= Written exercise =
Copy out each item below word for word, omitting the pictures.

Picture-based spatial items:
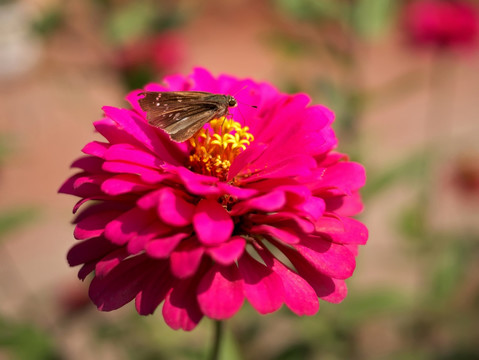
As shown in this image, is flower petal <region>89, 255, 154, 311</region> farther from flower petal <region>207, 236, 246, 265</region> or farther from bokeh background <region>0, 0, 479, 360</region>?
bokeh background <region>0, 0, 479, 360</region>

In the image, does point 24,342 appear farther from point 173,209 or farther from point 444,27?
point 444,27

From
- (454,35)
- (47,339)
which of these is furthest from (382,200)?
(47,339)

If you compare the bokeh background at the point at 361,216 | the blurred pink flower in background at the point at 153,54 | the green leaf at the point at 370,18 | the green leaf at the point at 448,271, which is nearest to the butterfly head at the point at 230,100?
the bokeh background at the point at 361,216

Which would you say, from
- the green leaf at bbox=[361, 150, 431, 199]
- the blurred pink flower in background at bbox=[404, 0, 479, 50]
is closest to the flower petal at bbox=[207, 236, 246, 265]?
the green leaf at bbox=[361, 150, 431, 199]

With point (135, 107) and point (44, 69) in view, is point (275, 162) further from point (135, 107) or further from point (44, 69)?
point (44, 69)

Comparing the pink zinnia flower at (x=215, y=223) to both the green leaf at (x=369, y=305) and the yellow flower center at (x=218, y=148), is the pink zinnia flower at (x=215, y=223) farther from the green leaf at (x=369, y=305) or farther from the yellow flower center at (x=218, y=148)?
the green leaf at (x=369, y=305)

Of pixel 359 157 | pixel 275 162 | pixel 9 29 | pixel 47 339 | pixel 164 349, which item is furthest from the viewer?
pixel 9 29
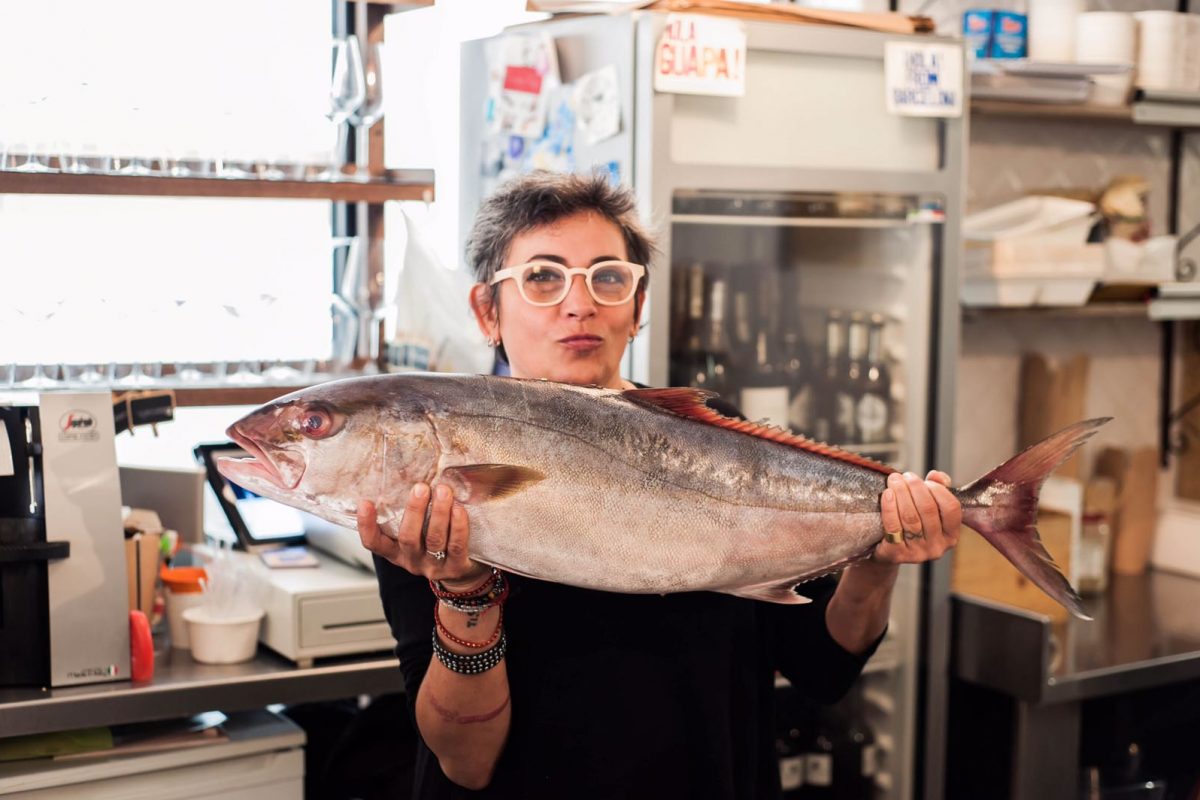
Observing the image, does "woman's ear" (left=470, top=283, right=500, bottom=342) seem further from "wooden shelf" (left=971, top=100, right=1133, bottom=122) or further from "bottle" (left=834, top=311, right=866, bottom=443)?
"wooden shelf" (left=971, top=100, right=1133, bottom=122)

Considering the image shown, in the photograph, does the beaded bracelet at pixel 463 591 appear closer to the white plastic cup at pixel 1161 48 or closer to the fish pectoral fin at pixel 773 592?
the fish pectoral fin at pixel 773 592

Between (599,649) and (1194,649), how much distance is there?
2315 millimetres

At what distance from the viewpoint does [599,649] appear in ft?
5.41

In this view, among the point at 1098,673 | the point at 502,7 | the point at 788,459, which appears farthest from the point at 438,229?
the point at 788,459

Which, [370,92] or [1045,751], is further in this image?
[1045,751]

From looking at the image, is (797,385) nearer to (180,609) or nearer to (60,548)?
(180,609)

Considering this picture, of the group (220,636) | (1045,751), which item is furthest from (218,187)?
(1045,751)

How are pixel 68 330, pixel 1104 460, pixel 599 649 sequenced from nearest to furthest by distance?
1. pixel 599 649
2. pixel 68 330
3. pixel 1104 460

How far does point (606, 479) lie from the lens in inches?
54.2

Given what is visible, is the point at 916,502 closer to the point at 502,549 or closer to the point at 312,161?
the point at 502,549

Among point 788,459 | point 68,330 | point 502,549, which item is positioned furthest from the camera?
point 68,330

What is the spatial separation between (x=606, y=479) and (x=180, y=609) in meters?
1.47

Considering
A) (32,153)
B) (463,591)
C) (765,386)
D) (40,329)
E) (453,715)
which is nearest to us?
(463,591)

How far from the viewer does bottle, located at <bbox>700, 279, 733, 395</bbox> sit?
299 cm
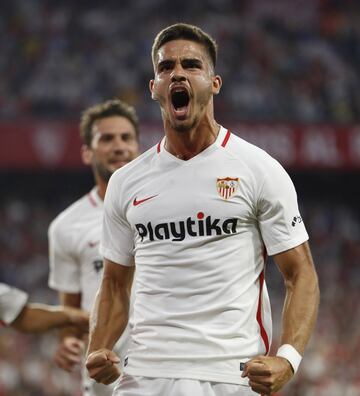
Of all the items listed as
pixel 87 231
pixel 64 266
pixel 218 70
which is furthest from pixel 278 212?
pixel 218 70

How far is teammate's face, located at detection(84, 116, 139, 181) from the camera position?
530cm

= Result of this exercise =
As shown in this image, is flower petal <region>89, 255, 154, 311</region> farther from flower petal <region>207, 236, 246, 265</region> or farther from bokeh background <region>0, 0, 479, 360</region>?
bokeh background <region>0, 0, 479, 360</region>

In the image, does point 24,342 appear farther from point 173,209 or farther from point 444,27?
point 444,27

From
- (454,35)
- (47,339)
which of these is furthest from (382,200)?
(47,339)

If you compare the bokeh background at the point at 361,216 | the blurred pink flower in background at the point at 153,54 | the green leaf at the point at 370,18 | the green leaf at the point at 448,271, which is nearest to the butterfly head at the point at 230,100?
the bokeh background at the point at 361,216

Which would you say, from
- the green leaf at bbox=[361, 150, 431, 199]
- the blurred pink flower in background at bbox=[404, 0, 479, 50]
is closest to the flower petal at bbox=[207, 236, 246, 265]?
the green leaf at bbox=[361, 150, 431, 199]

With point (135, 107) and point (44, 69) in view, is point (275, 162) further from point (135, 107) or further from point (44, 69)?
point (44, 69)

Comparing the pink zinnia flower at (x=215, y=223) to both the green leaf at (x=369, y=305) and the yellow flower center at (x=218, y=148), is the pink zinnia flower at (x=215, y=223) farther from the green leaf at (x=369, y=305) or farther from the yellow flower center at (x=218, y=148)?
the green leaf at (x=369, y=305)

Of pixel 359 157 | pixel 275 162 | pixel 9 29 | pixel 47 339 | pixel 164 349, which item is furthest from the viewer?
pixel 9 29
Observing the image, does "woman's ear" (left=470, top=283, right=500, bottom=342) seem further from "wooden shelf" (left=971, top=100, right=1133, bottom=122) or further from "bottle" (left=834, top=311, right=866, bottom=443)?
"wooden shelf" (left=971, top=100, right=1133, bottom=122)

Considering the image shown, in the photograph, does the beaded bracelet at pixel 463 591 appear closer to the white plastic cup at pixel 1161 48 or closer to the fish pectoral fin at pixel 773 592?
the fish pectoral fin at pixel 773 592

Between (599,649) and (1194,649), how much distance is there?
2315 millimetres

At what distance from the viewpoint does [599,649] appear in ft?
5.41

In this view, among the point at 1098,673 | the point at 502,7 | the point at 788,459, which appears farthest from the point at 438,229?
the point at 788,459

Which, [370,92] or [1045,751], is further in this image?
[1045,751]

From looking at the image, is (797,385) nearer to (180,609) or nearer to (60,548)?
(180,609)

Considering this picture, of the group (220,636) | (1045,751), which item is furthest from (218,187)?
(1045,751)

How are pixel 68 330, pixel 1104 460, pixel 599 649 sequenced from nearest to furthest by distance?
1. pixel 599 649
2. pixel 68 330
3. pixel 1104 460

How far does point (606, 479) lie from the lens in inches?
54.2

Given what is visible, is the point at 916,502 closer to the point at 502,549 or closer to the point at 312,161?
the point at 502,549

Among point 788,459 | point 68,330 | point 502,549, which item is positioned furthest from the camera?
point 68,330

What is the spatial separation between (x=606, y=479) and (x=180, y=609) in meters?
1.47

Considering
A) (32,153)
B) (463,591)
C) (765,386)
D) (40,329)
E) (453,715)
which is nearest to us?
(463,591)

How far from the viewer does bottle, located at <bbox>700, 279, 733, 395</bbox> sit?
299 cm
Of all the items listed as
pixel 87 231
pixel 64 266
pixel 218 70
which is furthest from pixel 278 212?
pixel 218 70

How far is teammate's face, located at detection(84, 116, 139, 181) from the camera position?
530cm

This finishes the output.